The results from the modeling reveal four key takeaways for TAMs:

  1. TAMs can significantly reduce uncertainty in emissions outcomes, including the probability of meeting a specific emissions target. Plus, they can do so in cost-effective ways.
  2. Design details ultimately determine a TAM’s performance. For example, smaller, more frequent adjustments are more cost-effective in hitting emissions goals than less frequent, larger adjustments (e.g. a two-year adjustment period vs. a five-year adjustment period).
  3. The initial price path of the carbon fee is primarily what determines emission reduction ambition. The primary role of a TAM is to keep emissions on track for meeting goals, so it’s more likely to be successful if the initial price path already has a relatively high probability of meeting an emissions target.
  4. TAMs can reduce, but not fully eliminate uncertainty in emissions outcomes. With this in mind, policymakers should consider layering other types of climate backstops along with a TAM in legislation.

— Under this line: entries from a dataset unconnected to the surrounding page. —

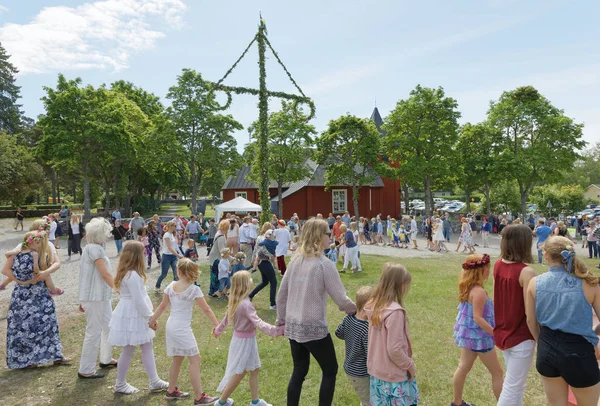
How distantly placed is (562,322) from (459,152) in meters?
31.7

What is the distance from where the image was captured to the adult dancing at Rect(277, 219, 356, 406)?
3357 millimetres

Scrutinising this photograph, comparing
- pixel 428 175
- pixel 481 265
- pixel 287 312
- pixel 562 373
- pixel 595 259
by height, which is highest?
pixel 428 175

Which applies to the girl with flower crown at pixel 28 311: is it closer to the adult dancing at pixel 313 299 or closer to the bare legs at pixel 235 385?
the bare legs at pixel 235 385

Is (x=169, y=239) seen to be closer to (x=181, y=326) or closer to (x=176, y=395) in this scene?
(x=176, y=395)

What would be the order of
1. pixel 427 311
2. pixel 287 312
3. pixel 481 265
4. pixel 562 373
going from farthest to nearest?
pixel 427 311, pixel 481 265, pixel 287 312, pixel 562 373

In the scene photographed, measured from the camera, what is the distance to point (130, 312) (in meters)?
4.44

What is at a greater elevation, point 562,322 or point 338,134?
point 338,134

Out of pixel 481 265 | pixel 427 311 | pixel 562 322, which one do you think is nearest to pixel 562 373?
pixel 562 322

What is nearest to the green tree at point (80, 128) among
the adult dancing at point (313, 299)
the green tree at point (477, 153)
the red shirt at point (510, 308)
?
the green tree at point (477, 153)

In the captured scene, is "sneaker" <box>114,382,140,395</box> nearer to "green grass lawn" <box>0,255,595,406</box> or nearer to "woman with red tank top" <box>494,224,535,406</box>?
"green grass lawn" <box>0,255,595,406</box>

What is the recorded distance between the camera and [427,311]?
26.1ft

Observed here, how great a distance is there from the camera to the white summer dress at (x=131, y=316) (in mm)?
4375

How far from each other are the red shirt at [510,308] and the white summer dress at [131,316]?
11.6 ft

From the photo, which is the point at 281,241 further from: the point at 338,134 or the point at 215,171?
the point at 215,171
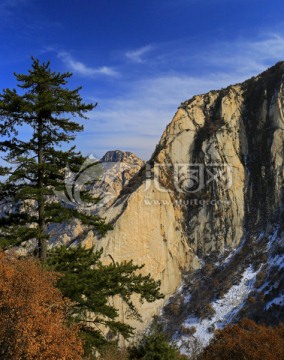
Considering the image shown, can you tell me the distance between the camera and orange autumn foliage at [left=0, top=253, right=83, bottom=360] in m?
9.94

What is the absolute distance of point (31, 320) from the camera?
10.1 meters

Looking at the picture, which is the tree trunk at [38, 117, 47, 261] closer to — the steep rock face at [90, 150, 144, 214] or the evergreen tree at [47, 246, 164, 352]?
the evergreen tree at [47, 246, 164, 352]

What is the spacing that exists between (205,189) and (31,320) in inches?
2003

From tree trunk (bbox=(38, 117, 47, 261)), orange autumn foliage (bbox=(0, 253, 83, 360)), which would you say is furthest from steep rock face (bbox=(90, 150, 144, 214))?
orange autumn foliage (bbox=(0, 253, 83, 360))

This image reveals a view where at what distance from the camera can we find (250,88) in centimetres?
6619

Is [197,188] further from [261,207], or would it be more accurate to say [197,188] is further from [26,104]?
[26,104]

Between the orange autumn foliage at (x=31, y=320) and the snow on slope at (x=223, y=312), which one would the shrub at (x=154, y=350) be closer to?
the orange autumn foliage at (x=31, y=320)

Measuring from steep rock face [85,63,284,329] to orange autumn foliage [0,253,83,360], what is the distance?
3847 centimetres

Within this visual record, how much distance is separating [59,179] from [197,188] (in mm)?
45729

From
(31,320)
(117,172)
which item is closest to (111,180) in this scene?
(117,172)

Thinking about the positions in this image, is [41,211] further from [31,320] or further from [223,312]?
[223,312]

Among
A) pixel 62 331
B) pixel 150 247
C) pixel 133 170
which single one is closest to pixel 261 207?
pixel 150 247

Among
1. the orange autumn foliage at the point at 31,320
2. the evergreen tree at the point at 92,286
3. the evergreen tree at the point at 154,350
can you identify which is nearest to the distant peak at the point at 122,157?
the evergreen tree at the point at 92,286

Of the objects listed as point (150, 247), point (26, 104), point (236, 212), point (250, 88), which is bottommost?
point (150, 247)
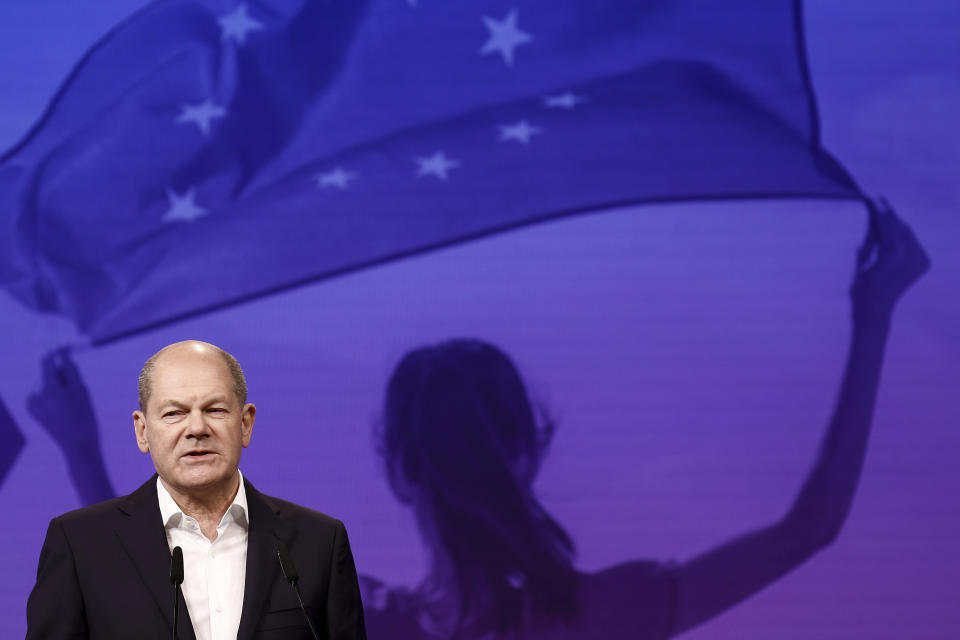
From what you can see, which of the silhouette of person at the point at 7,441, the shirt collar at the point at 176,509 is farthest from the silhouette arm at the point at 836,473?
the silhouette of person at the point at 7,441

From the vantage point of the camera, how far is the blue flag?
9.37ft

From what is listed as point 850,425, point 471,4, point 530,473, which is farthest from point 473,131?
point 850,425

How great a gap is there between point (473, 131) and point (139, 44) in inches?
40.4

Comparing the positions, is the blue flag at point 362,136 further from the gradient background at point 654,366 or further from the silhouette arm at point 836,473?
the silhouette arm at point 836,473

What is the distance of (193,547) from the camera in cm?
145

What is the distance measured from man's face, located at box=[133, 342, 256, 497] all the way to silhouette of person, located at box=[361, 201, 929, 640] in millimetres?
1404

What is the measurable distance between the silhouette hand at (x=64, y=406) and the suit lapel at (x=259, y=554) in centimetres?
150

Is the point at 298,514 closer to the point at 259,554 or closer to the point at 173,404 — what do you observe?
the point at 259,554

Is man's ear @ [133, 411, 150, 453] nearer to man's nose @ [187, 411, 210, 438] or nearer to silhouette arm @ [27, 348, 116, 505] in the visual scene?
man's nose @ [187, 411, 210, 438]

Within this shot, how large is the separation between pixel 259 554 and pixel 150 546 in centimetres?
15

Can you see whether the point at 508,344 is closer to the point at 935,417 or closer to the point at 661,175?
the point at 661,175

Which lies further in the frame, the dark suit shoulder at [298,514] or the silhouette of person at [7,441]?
the silhouette of person at [7,441]

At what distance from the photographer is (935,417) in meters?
2.91

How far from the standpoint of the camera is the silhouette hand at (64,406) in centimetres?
280
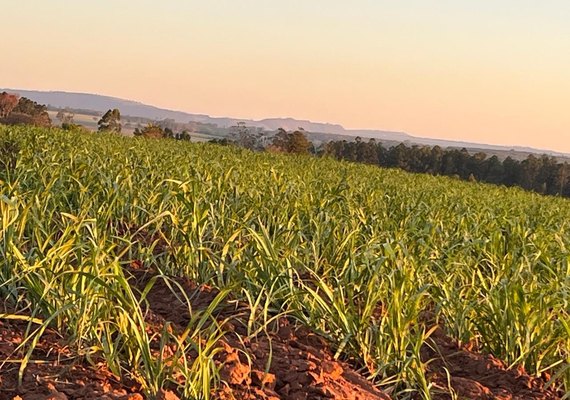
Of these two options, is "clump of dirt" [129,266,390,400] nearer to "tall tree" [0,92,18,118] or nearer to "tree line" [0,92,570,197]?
"tree line" [0,92,570,197]

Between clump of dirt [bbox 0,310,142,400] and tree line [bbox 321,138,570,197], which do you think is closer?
clump of dirt [bbox 0,310,142,400]

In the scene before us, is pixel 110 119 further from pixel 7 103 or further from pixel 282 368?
pixel 282 368

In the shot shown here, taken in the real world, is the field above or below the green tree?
below

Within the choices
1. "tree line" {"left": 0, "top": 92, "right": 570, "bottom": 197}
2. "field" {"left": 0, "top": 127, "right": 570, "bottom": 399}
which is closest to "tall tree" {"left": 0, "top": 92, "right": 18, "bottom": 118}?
"tree line" {"left": 0, "top": 92, "right": 570, "bottom": 197}

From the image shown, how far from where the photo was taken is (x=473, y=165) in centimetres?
6662

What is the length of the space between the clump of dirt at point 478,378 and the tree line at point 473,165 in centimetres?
5975

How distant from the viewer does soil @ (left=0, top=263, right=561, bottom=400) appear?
7.16 ft

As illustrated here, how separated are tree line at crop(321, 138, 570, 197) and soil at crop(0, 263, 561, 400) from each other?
59.9 metres

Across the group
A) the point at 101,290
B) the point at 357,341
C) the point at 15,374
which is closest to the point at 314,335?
the point at 357,341

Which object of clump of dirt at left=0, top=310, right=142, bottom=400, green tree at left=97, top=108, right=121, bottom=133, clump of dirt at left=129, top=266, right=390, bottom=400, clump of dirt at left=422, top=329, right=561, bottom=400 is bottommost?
clump of dirt at left=422, top=329, right=561, bottom=400

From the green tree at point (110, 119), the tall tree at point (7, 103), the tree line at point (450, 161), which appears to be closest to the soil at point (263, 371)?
the tree line at point (450, 161)

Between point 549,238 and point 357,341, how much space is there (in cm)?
363

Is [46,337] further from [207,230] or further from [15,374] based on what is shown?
[207,230]

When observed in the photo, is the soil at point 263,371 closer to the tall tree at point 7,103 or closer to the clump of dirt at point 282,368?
the clump of dirt at point 282,368
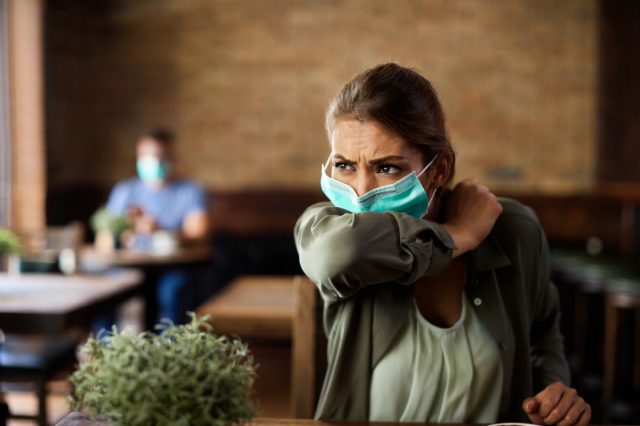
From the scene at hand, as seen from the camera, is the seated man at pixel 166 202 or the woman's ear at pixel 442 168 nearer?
the woman's ear at pixel 442 168

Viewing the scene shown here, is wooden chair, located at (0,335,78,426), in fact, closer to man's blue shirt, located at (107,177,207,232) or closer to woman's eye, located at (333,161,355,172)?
man's blue shirt, located at (107,177,207,232)

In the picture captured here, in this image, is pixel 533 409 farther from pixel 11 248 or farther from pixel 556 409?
pixel 11 248

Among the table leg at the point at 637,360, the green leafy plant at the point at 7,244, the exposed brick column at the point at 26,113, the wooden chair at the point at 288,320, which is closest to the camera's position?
the wooden chair at the point at 288,320

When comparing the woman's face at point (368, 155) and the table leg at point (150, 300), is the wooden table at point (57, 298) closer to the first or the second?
the table leg at point (150, 300)

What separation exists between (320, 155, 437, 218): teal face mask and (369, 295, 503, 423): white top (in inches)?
9.5

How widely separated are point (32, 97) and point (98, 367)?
5086mm

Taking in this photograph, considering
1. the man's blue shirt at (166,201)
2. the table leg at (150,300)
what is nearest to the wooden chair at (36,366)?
the table leg at (150,300)

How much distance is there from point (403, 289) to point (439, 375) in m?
0.20

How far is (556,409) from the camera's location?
1.30 m

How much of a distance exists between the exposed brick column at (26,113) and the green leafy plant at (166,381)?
4786 millimetres

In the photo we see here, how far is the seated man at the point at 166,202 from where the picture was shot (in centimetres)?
491

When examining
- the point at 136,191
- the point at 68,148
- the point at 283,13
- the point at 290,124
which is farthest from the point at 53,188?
the point at 283,13

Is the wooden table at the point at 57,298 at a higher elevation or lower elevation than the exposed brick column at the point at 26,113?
lower

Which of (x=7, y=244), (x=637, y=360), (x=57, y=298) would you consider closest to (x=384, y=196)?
(x=57, y=298)
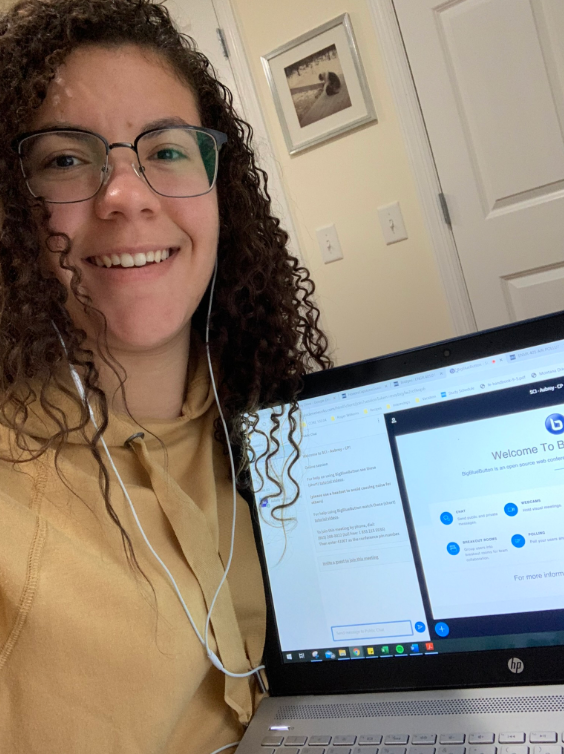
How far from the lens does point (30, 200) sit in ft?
2.28

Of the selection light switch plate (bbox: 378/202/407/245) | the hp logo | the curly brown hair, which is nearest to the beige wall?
light switch plate (bbox: 378/202/407/245)

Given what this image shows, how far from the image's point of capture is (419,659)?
66 centimetres

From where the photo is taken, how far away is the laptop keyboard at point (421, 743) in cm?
55

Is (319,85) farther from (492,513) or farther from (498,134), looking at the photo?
(492,513)

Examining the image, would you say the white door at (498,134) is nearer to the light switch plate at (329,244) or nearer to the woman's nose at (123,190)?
the light switch plate at (329,244)

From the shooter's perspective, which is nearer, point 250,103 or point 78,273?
point 78,273

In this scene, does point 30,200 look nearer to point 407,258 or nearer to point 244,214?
point 244,214

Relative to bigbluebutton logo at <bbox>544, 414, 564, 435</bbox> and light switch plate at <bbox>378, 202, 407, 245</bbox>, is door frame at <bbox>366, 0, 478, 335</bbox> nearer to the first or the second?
light switch plate at <bbox>378, 202, 407, 245</bbox>

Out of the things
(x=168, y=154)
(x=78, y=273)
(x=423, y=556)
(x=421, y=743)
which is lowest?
(x=421, y=743)

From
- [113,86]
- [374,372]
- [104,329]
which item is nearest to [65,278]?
[104,329]

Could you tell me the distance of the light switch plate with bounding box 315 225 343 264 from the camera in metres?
2.13

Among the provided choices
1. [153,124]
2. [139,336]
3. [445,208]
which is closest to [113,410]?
[139,336]

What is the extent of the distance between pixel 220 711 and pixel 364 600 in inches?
8.2

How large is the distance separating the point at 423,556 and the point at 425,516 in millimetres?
41
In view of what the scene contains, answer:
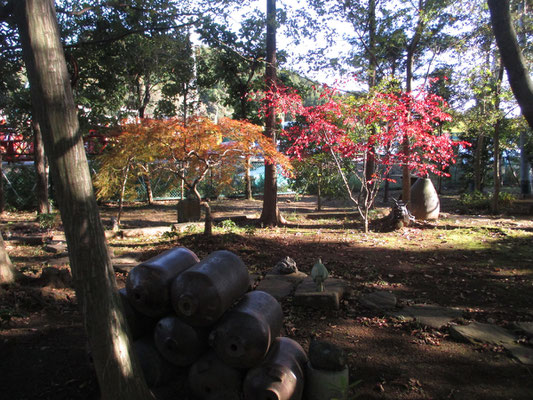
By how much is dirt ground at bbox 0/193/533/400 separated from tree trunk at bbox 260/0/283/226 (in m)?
0.98

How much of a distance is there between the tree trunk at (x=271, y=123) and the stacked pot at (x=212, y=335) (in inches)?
275

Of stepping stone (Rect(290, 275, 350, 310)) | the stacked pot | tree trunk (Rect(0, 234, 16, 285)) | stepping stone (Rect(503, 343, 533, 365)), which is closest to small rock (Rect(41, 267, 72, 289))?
tree trunk (Rect(0, 234, 16, 285))

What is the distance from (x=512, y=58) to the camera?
3.42 m

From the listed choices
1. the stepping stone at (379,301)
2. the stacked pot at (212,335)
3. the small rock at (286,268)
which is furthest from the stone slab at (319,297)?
the stacked pot at (212,335)

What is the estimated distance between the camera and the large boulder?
10633 mm

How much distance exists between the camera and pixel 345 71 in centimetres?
1174

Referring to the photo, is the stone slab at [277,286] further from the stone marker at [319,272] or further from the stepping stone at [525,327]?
→ the stepping stone at [525,327]

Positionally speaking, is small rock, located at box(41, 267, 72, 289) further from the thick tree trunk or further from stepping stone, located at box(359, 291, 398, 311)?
the thick tree trunk

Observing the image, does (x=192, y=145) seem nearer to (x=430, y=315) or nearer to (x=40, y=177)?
(x=430, y=315)

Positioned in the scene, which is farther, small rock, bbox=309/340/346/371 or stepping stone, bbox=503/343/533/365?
stepping stone, bbox=503/343/533/365

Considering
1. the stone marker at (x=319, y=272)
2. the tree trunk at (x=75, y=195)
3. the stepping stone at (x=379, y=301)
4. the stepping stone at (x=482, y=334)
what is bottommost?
the stepping stone at (x=482, y=334)

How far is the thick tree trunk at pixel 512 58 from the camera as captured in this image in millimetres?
3328

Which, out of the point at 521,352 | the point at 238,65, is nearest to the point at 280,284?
the point at 521,352

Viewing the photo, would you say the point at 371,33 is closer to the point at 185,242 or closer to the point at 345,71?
the point at 345,71
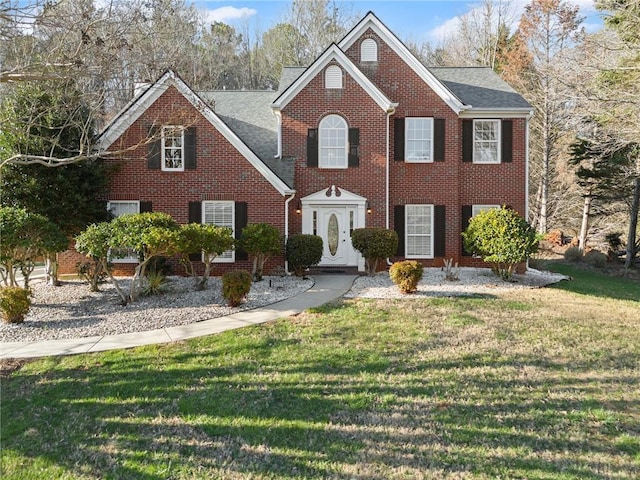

This analysis provides valuable insights into how TAMs can improve a carbon fee’s overall performance; however, it also underscores the need for further research into other design elements, especially as they continue to be embraced by policymakers in legislation.

As the climate problem grows increasingly urgent, it is more critical than ever that policies are effective, enforceable, and contain measures like climate backstops that provide strong assurances that pollution reductions will occur at the pace and scale needed.

These policies must also be designed to improve public health and quality of life for all communities. In the context of a carbon fee, revenue can and should be used to fully shield low income households from changes in energy costs or in fact, go further to help these households come out ahead; to support workers affected by the transition; and to invest in measures that protect vulnerable communities from the impacts of climate change and conventional pollutants. Alongside other policies and programs, a well-designed carbon fee with climate backstops can play a central role in driving the dramatic emissions reductions needed to reach a 100% clean economy in a way that achieves a cleaner and fairer economy.